Start at the line containing "As the image" and transcribe every line exactly through the end of the records below, and only those lines.

__Records supplied__:
────────────────────────────────────────
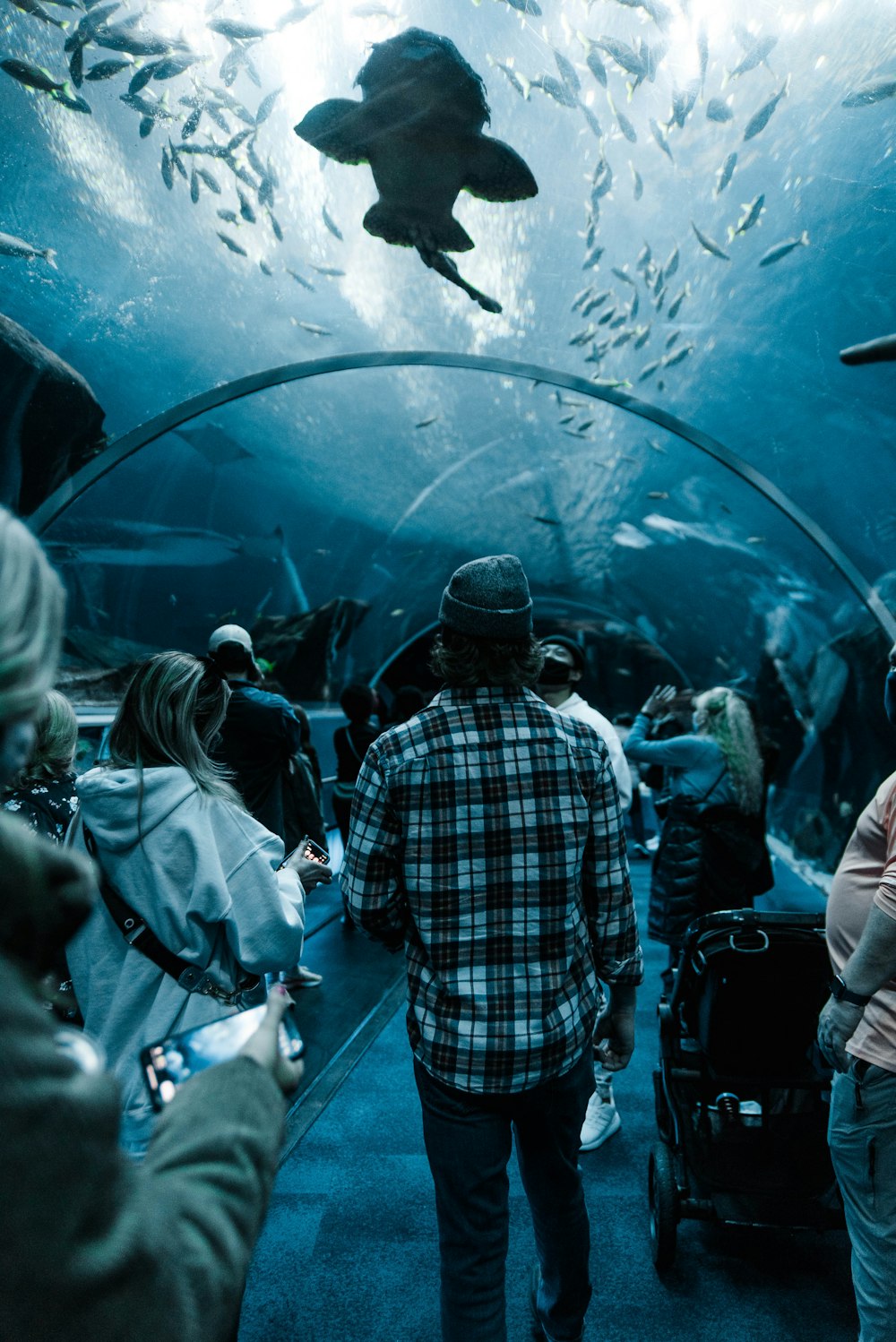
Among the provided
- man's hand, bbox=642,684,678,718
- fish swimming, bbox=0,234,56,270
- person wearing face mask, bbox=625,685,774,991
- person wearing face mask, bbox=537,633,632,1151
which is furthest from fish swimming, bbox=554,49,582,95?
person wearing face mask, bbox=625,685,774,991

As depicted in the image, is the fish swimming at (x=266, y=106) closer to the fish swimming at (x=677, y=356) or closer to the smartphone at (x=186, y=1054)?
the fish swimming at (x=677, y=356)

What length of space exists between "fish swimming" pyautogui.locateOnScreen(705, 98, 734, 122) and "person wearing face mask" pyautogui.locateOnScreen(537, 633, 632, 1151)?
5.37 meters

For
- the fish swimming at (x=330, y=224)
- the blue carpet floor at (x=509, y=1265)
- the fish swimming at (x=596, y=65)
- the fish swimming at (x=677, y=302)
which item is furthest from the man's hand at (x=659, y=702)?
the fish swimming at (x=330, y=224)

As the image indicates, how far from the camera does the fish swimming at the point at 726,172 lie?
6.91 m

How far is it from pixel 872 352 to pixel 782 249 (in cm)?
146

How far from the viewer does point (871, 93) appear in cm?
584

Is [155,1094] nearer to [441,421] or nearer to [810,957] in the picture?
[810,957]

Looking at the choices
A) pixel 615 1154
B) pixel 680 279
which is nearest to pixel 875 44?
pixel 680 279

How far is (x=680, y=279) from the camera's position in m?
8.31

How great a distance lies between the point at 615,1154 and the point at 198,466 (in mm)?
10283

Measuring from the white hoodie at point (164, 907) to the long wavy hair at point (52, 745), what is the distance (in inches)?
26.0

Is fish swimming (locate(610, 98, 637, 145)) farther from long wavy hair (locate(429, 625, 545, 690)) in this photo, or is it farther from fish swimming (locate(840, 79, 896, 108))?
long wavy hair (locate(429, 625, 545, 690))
────────────────────────────────────────
__Written response__:
As the image indicates, how far from the camera does the fish swimming at the point at 726,172 lie?
6.91 m

How far is it from pixel 872 352 to pixel 782 249 (in cm)?
146

How far from the viewer does point (871, 93) appear in cm?
584

Is [155,1094] nearer to [441,421] or nearer to [810,957] in the picture?
[810,957]

Looking at the choices
A) pixel 615 1154
B) pixel 680 279
which is nearest to pixel 875 44?
pixel 680 279

How far is (x=680, y=279) from the camera's position in m?
8.31

How great a distance lies between the point at 615,1154 and the point at 198,466 (in mm)?
10283

Measuring from the white hoodie at point (164, 907) to the long wavy hair at point (52, 745), what is the distance (in inches)?
26.0

Is fish swimming (locate(610, 98, 637, 145)) farther from long wavy hair (locate(429, 625, 545, 690)) in this photo, or is it farther from fish swimming (locate(840, 79, 896, 108))?
long wavy hair (locate(429, 625, 545, 690))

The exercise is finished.